START Document passage
At the same time, the query has an explicit time-range predicate on ss_sold_date_sk (a standard partition filter). That static predicate prunes away whole date ranges up front. The partitioned runtime filter further tightens the set of partitions and files within that range, while the ss_item_sk filter works primarily at the row-group and row level inside the remaining files.

The key takeaway is that runtime filters layer on top of your existing pruning:

  • Static predicates (like the time window on ss_sold_date_sk) and partitioning get you the big, predictable wins.
  • Runtime filters then adapt to the actual keys produced on the build side for this specific query run, trimming away even more of the fact table that could never participate in the join.

When Runtime Filters Help (and When They Don't)

Runtime filters shine in some patterns and are barely noticeable in others. You can think about their effectiveness in terms of size, shape, and timing.

Cases where runtime filters help a lot

  • Large fact-table probe, small selective dimensions (like TPC-DS q53)
    This is the most effective pattern: a big Parquet/Iceberg fact table such as store_sales on the probe side, joined to smaller dimensions (item, date_dim, store) with selective predicates. The build sides see a relatively small set of join keys, so the runtime filter is tight and can aggressively prune partitions, files, and row groups on the probe side.
  • Equi-joins on well-behaved keys
    Runtime filters are designed around equi-joins on keys. When you join on clean key columns (e.g., ss_item_sk = i_item_sk, ss_sold_date_sk = d_date_sk), Dremio can efficiently collect keys on the build side and apply them on the probe side. Expression-based joins (f(key) = other_key) or non-equi joins (ranges, inequalities) are much harder to turn into effective runtime filters.
  • Keys aligned with layout and metadata
    Filters are most powerful when the join keys line up with how the data is laid out:
    • The key (or a correlated key) is part of the partition spec.
    • The key has good row-group statistics and Bloom filters. In those cases, runtime filters can drop entire partitions/files and skip many row groups, saving both I/O and CPU.
  • Queries that run long enough for filters to arrive early relative to the probe
    On large fact scans like our q53 example, the probe side runs long enough that even filters produced partway through the query still arrive early enough to control almost all of the expensive work. In practice, only a small fraction of output rows tend to be emitted before the runtime filters arrive; most of the scan runs with filters active.
END Document passage
> [Objectives]
#1 Please translate this sentence from the passage on runtime filters into Spanish: "That static predicate prunes away whole date ranges up front."
#2 Carry the passage on runtime filters forward from its final sentence.
START Supplied material
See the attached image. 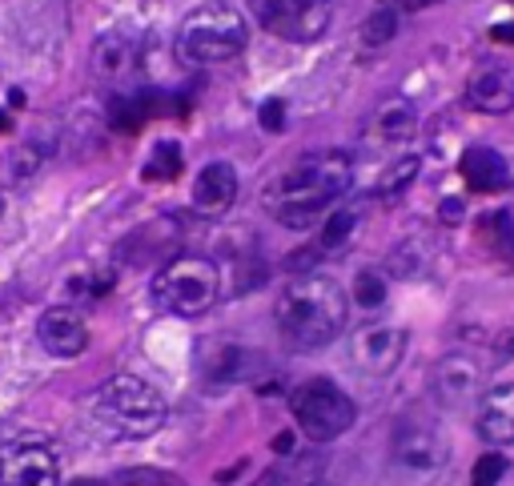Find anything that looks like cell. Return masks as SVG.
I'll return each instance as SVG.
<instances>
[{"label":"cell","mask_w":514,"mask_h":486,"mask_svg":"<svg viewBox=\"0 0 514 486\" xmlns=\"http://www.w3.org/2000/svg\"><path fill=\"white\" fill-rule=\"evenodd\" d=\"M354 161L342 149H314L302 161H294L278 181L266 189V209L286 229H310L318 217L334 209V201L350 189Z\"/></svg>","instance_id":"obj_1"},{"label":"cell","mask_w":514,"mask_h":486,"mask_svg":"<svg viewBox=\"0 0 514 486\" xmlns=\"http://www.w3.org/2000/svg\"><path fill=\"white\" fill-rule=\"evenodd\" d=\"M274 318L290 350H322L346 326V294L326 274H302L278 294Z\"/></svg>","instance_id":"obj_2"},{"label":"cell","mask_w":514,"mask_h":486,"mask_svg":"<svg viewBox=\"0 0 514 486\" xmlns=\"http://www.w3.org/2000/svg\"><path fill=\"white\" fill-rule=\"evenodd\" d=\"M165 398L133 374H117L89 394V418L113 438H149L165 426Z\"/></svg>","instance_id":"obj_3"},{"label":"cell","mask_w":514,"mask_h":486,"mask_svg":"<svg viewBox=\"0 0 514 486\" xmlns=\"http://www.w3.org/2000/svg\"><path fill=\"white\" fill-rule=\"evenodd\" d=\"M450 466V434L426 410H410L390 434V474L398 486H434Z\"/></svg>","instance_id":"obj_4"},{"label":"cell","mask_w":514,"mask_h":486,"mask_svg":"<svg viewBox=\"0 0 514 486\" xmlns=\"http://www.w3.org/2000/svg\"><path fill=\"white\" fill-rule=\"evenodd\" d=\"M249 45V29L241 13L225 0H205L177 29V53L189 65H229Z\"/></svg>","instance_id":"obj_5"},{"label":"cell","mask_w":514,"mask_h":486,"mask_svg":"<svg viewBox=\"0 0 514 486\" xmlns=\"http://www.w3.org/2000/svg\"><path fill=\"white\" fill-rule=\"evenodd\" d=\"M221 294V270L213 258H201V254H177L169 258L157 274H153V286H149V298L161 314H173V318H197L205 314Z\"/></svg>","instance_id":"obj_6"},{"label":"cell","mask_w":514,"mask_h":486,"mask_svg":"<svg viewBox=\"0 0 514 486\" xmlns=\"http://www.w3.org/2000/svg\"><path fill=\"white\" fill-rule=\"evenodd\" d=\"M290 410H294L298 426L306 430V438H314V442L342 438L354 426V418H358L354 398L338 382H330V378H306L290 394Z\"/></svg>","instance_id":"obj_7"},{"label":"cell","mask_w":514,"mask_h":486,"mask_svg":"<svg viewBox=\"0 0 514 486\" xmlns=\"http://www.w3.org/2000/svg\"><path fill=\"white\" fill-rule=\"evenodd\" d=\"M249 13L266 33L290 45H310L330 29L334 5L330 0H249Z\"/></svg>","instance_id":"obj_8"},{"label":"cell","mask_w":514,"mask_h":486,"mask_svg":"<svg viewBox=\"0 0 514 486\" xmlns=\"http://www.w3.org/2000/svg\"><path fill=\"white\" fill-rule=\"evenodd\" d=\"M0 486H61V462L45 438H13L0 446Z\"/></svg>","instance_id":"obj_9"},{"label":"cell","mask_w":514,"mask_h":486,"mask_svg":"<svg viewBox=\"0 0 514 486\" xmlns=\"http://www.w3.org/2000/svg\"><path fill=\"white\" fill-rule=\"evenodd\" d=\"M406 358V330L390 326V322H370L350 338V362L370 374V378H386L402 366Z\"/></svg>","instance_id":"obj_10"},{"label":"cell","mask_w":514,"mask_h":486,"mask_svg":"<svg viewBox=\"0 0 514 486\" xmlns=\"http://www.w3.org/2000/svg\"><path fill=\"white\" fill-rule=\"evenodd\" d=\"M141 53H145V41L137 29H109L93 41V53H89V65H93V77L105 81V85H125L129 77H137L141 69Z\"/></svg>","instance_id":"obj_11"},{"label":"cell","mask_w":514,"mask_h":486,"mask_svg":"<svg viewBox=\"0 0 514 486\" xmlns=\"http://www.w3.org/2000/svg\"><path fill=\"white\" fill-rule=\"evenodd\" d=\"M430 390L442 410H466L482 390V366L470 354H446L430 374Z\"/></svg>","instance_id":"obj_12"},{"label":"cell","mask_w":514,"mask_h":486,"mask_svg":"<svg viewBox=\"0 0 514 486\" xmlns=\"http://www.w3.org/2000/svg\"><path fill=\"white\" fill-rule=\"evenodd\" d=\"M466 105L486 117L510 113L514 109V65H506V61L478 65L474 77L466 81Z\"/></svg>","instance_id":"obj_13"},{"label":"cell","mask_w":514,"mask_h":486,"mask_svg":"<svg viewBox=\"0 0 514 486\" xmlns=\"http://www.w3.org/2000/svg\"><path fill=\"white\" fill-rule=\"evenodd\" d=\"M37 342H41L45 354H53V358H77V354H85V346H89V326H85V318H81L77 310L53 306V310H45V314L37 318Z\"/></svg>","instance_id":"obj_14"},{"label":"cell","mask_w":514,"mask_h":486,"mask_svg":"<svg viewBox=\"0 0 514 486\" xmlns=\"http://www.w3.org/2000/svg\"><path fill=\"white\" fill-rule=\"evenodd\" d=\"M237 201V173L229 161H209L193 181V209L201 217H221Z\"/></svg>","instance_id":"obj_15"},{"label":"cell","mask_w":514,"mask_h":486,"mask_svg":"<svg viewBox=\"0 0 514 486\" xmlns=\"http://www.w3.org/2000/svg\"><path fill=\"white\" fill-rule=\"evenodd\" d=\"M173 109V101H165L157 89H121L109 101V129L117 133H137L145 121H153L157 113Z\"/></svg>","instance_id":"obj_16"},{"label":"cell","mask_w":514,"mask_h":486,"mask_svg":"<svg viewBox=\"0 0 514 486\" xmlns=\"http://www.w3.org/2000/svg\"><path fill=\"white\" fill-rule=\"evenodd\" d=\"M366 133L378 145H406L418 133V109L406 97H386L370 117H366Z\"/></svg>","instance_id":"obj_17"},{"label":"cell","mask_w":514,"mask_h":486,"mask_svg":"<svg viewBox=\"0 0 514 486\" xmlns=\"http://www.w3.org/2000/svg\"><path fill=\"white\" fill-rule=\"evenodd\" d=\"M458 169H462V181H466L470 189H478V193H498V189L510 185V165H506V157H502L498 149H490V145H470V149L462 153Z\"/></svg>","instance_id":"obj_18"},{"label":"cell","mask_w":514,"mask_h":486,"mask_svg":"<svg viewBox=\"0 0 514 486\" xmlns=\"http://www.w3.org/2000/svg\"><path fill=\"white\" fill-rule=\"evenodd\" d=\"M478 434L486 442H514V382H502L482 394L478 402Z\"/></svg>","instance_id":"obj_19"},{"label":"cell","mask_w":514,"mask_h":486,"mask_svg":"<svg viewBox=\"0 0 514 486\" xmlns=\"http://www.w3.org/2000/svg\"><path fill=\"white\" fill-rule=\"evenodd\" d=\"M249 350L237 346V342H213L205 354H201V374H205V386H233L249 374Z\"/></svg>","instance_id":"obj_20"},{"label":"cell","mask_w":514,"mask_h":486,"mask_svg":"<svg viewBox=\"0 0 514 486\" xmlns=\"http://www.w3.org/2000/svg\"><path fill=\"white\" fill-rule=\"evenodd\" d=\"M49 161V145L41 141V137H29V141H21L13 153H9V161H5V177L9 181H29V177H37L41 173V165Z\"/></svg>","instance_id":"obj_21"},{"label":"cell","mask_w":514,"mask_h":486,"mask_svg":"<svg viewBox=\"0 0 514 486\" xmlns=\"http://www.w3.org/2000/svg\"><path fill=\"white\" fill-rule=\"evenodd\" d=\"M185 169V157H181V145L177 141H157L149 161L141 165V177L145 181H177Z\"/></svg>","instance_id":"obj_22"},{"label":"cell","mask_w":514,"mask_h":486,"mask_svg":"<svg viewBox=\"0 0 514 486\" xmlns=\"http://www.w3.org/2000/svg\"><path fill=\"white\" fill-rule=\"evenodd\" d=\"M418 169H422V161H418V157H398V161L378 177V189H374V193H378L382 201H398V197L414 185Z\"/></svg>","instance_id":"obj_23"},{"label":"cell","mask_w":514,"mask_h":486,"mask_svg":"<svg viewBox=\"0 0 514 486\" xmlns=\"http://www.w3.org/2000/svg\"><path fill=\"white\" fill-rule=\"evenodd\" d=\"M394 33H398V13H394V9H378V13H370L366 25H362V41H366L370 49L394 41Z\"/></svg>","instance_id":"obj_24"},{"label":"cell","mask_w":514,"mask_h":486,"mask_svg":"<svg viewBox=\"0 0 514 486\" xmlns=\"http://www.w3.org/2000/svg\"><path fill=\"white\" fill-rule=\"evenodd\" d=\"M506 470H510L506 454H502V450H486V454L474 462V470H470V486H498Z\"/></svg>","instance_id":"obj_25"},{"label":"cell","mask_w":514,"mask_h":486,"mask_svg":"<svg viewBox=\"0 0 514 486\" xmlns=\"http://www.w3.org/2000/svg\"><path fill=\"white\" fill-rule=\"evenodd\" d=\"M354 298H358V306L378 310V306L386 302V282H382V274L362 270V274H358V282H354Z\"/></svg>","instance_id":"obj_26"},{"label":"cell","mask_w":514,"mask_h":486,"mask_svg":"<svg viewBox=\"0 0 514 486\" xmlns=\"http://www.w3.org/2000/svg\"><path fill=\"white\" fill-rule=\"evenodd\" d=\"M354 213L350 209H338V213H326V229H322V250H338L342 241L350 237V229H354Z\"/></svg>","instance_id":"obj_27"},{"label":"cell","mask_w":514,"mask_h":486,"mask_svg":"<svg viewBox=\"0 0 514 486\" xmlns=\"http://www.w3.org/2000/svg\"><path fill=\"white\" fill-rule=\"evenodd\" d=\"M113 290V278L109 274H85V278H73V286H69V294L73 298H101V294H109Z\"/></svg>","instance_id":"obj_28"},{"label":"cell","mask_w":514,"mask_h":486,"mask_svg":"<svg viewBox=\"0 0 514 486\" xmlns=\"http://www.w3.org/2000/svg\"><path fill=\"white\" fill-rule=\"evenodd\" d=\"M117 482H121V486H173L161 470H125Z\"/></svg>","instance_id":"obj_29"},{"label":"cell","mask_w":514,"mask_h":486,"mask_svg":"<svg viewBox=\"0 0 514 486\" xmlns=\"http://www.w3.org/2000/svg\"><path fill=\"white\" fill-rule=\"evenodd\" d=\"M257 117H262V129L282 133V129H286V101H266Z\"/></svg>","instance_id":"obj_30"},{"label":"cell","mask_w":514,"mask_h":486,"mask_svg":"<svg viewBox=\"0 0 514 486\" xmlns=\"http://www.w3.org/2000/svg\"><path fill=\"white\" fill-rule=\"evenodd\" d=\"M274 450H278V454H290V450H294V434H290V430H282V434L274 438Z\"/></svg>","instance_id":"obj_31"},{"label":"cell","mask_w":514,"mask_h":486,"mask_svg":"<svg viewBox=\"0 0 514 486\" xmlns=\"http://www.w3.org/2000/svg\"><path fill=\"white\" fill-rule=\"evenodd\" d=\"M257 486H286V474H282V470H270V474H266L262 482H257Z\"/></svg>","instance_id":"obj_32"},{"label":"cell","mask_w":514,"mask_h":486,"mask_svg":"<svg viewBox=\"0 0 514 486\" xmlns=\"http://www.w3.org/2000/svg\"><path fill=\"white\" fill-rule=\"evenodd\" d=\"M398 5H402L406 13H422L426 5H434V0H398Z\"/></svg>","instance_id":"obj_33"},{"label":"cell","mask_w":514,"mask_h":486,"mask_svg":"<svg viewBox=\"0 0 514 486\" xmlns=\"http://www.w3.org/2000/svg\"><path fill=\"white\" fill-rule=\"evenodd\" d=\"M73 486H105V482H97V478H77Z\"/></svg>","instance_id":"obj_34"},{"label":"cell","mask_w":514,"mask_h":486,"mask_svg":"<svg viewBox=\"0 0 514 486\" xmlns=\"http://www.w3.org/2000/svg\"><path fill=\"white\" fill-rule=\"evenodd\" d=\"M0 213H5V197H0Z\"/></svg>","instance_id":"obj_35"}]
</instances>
END Supplied material
> [Answers to the exercises]
#1 Ese predicado estático elimina rangos de fechas completos desde el principio.

#2
Cases where runtime filters help less (or not at all)

  • Small probes or short-running queries
    If the probe-side input is small or the query finishes quickly, the runtime filter may be ready only after most of the probe work is already done. The overhead of constructing and shipping the filter is low, but there is simply not much work left for it to save.
  • Joins that can't produce good filters
    Non-equi joins, highly complex join conditions, or joins on expressions may not yield a usable runtime filter at all. In those cases, you will not see runtime filters in the plan or profile, and other optimizations (like partition pruning and reflections) carry the load.
  • Keys that don't line up with layout
    If you join on a column that is neither part of the partition spec nor well-covered by row-group metadata, a runtime filter may still act as a row-level predicate, but it cannot drop many files or row groups. You may see some CPU savings in the join, but the I/O savings will be limited.
  • Heavily skewed keys
    When most of the rows share a few very popular key values, a runtime filter does not narrow things down much: almost every partition, file, or row group still contains at least one matching key. In that case, the filter is technically present but has little effect on pruning.

In practice, you get the best returns when you consciously design schemas and queries so that:

  • Big fact tables are on the probe side.
  • Dimensions with selective predicates sit on the build side.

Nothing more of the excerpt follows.